新型コロナウイルス感染症(COVID-19)の被害を可能な限り抑えるため、各国では不要不急の外出を控える政策がとられたり、強制的な都市封鎖が実施されたりしています。社会的距離を取る戦略については「経済へのダメージが大きすぎる」との非難もあり、アメリカでは各地で都市封鎖に対する抗議デモが行われています。
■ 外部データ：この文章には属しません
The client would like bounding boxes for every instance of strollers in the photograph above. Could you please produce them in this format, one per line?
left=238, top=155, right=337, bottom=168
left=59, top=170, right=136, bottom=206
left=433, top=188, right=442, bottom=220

しかし、アメリカの研究チームが行った新たな分析では、「社会的距離を取ったことによる経済的ダメージと救われた命の価値の費用対効果を計算すると、およそ560兆円の利益になる」との結果が示されました。

The Benefits and Costs of Using Social Distancing to Flatten the Curve for COVID-19 by Linda Thunstrom, Stephen Newbold, David Finnoff, Madison Ashworth, Jason F. Shogren :: SSRN
https://papers.ssrn.com/sol3/papers.cfm?abstract_id=3561934

The value of lives saved by social distancing outweighs the costs | Ars Technica
https://arstechnica.com/science/2020/04/the-value-of-lives-saved-by-social-distancing-outweighs-the-costs/


ウイルスの感染を防ぐためには社会的距離を保つことが重要ですが、社会的距離を取ることで従来のような経済活動が不可能となり、経済へのダメージが深刻化するとの指摘もあります。国際労働機関(ILO)のガイ・ライダー事務局長は「先進国でも発展途上国でも、労働者や企業が壊滅的状況に直面している」と述べ、2020年末の全世界における失業者数が2500万人を大幅に上回る可能性が高いと報告しています。

そこでワイオミング大学の研究チームは、社会的距離を取る戦略で「救われた命の価値」を金額に換算し、都市封鎖による損失と比較するという分析を行いました。人の命に値段を付けることは気分がよくないかもしれませんが、現実として社会は人々の命を守るために多額のコストを費やしており、社会が人の命にかなり高い価値を付けていることは明らかだとのこと。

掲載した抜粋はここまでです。